- **Challenge**: Reproduce verbatim the portion of the items below that opens with the line containing "How distant from" and runs through the last line of the items, both ends included.

- **Exercise input**:
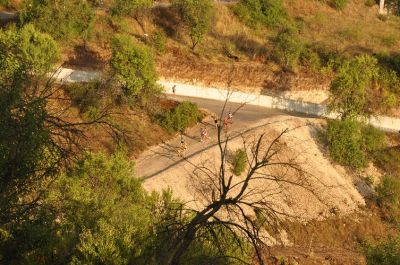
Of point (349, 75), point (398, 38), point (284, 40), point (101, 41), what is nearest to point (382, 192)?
point (349, 75)

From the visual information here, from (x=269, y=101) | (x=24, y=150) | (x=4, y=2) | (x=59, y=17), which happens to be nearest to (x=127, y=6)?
(x=59, y=17)

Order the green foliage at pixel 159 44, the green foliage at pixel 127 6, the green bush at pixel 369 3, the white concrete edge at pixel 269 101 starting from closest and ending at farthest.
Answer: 1. the white concrete edge at pixel 269 101
2. the green foliage at pixel 159 44
3. the green foliage at pixel 127 6
4. the green bush at pixel 369 3

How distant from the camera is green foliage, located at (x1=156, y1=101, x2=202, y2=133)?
38.7 metres

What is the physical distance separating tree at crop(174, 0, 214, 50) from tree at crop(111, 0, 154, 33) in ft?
12.3

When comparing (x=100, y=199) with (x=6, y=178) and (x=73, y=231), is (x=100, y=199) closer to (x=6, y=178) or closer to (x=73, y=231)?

- **Task response**:
How distant from the camera is green foliage, located at (x1=156, y1=101, x2=202, y2=133)?
38.7 metres

What is the physical distance separating tree at crop(174, 0, 214, 50) from tree at crop(111, 0, 154, 33) in ft?
12.3

When comparing (x=100, y=199) with (x=6, y=178) and (x=73, y=231), is (x=100, y=199) closer to (x=6, y=178) or closer to (x=73, y=231)?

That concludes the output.